Speech is a uniquely convenient physiological modality for cognitive monitoring: it requires no body-worn sensor, only a microphone.

Cognitive Relevance

Stress and cognitive load manifest in measurable acoustic characteristics of speech - changes that occur involuntarily in the speaker's voice regardless of the verbal content:

Acoustic Feature	Mechanism	Cognitive / Physiological Association
Fundamental frequency (F0 / pitch)	Increased vocal fold tension under sympathetic arousal	Rises with stress and emotional arousal
Speech rate	Accelerates under time pressure (temporal demand); slows with cognitive fatigue	Faster rate → high temporal demand; slower rate → fatigue or confusion
Energy / loudness	Increased muscular effort under arousal	Increases with stress and urgency
MFCC features	Mel-Frequency Cepstral Coefficients capture vocal tract shape	Sensitive to vocal tract tension patterns under stress
Jitter	Micro-perturbations in pitch (cycle-to-cycle frequency variation)	Increases with physiological stress and fatigue
Shimmer	Micro-perturbations in amplitude	Increases with physiological stress
Vocal tremor	Low-frequency oscillations in pitch and amplitude	Stress, anxiety, and extreme cognitive load
Pause duration and frequency	Hesitations reflect working memory load and planning difficulty	Longer, more frequent pauses → higher cognitive demand

These para-linguistic features are distinct from the content of speech - what matters is how the words are spoken, not what is said. This separation allows cognitive monitoring from speech even in contexts where content cannot be recorded for privacy reasons.

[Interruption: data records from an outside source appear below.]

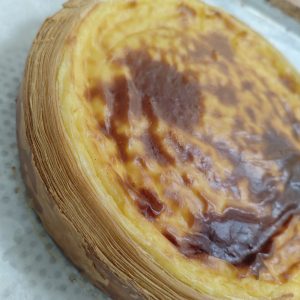 TARTA FLAN PARISIEN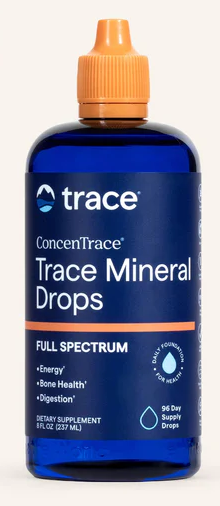 Trace Mineral Drops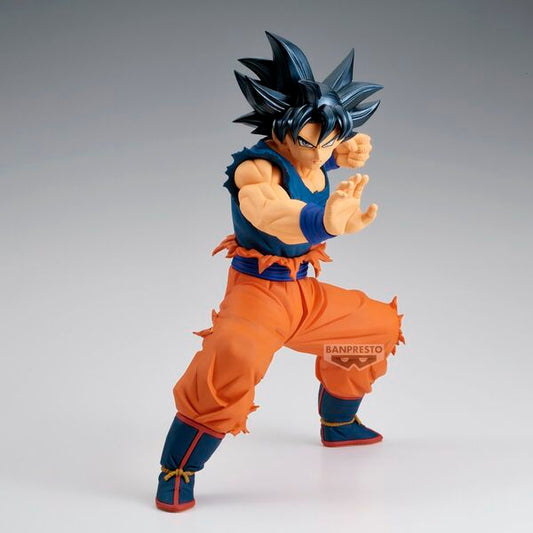 Dragon Ball Super - Son Goku Ultra Instinct sign - Grandista - III
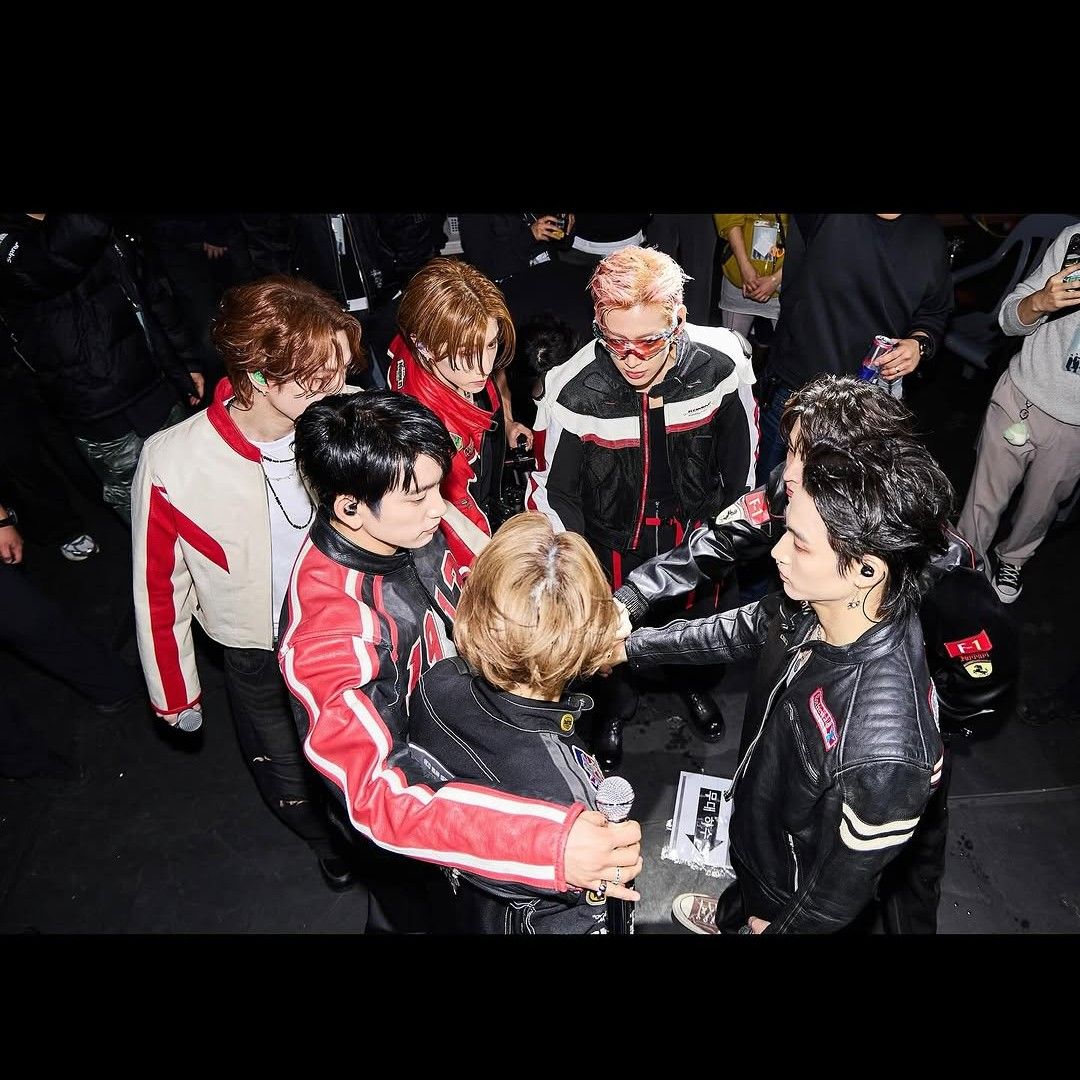 GOT7 최근 활동샷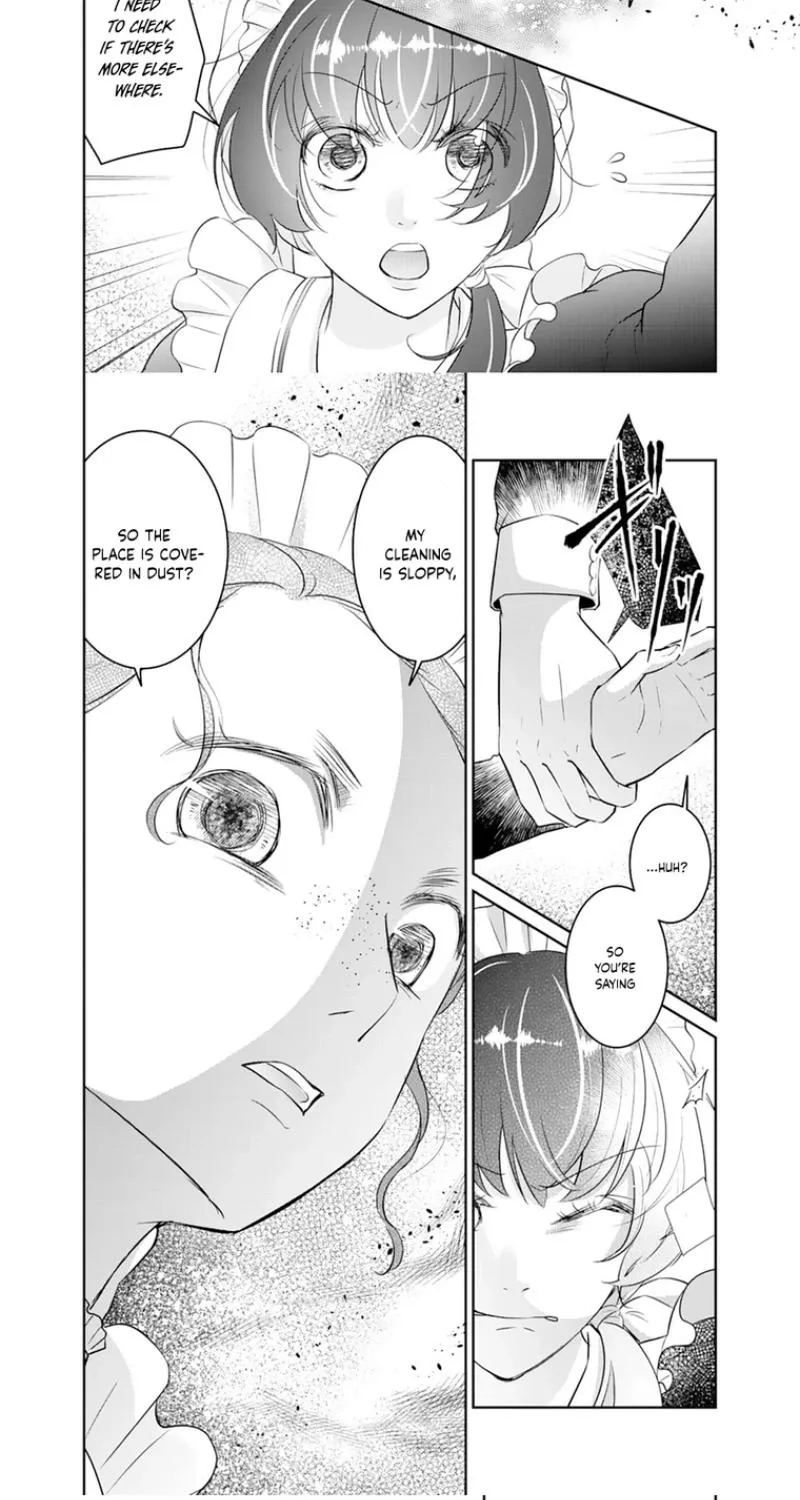 The Mistreated Noble Lady and the Tainted Duke I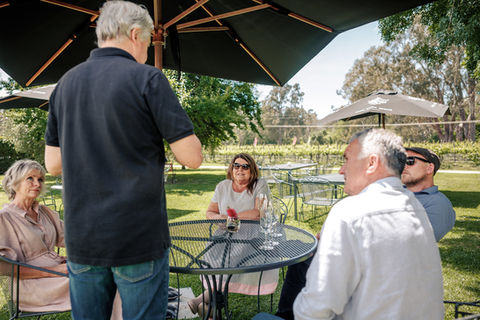 Every winery offers VIP treatment for our King Valley Winery Tours guests.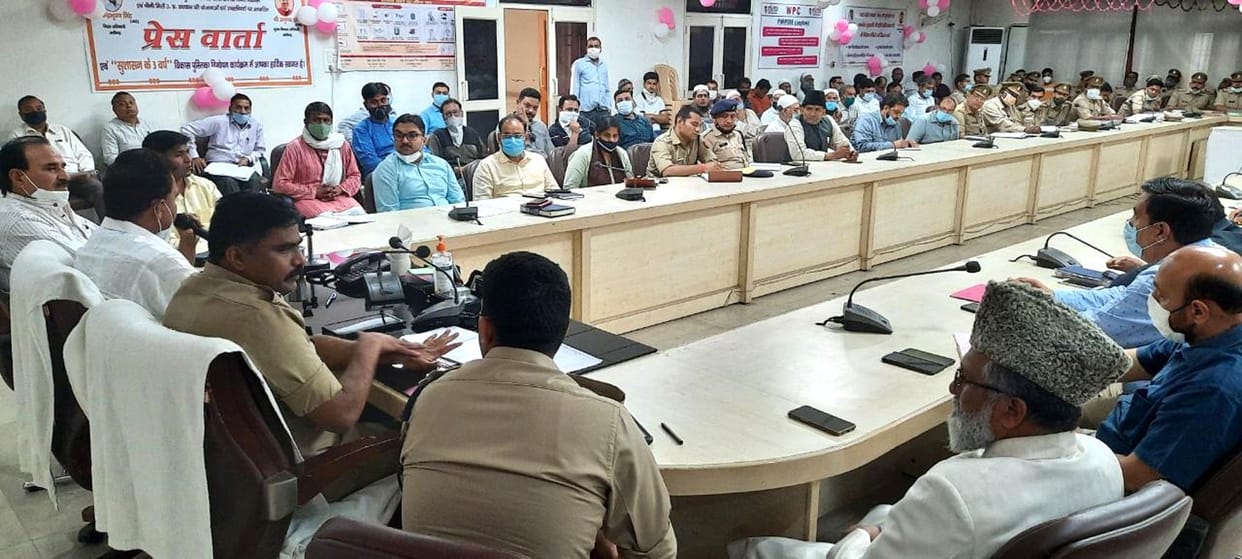 Holi and Shabe-e-barat will celebrate, security arrange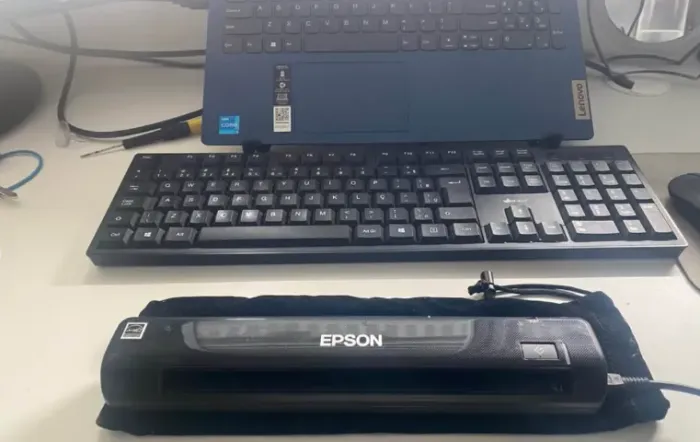 Scanner Portátil Epson DS-30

Role in Brain Foundation Models

Speech is a hybrid modality for the Brain FM: large general-purpose speech pre-training corpora exist (LibriSpeech, Common Voice), but these contain no cognitive state labels and may differ acoustically from domain-specific operational communications. Direct SSL pre-training on in-domain speech is feasible but requires collecting domain-specific labelled data.

The most tractable approach is:

Pre-train a speech encoder on large general ASR corpora (wav2vec 2.0, HuBERT) to extract robust acoustic representations.
Fine-tune the encoder on labelled in-domain speech segments with NASA-TLX or stress labels.
Optionally align the speech encoder with the EEG encoder in the shared latent space for cross-modal fusion.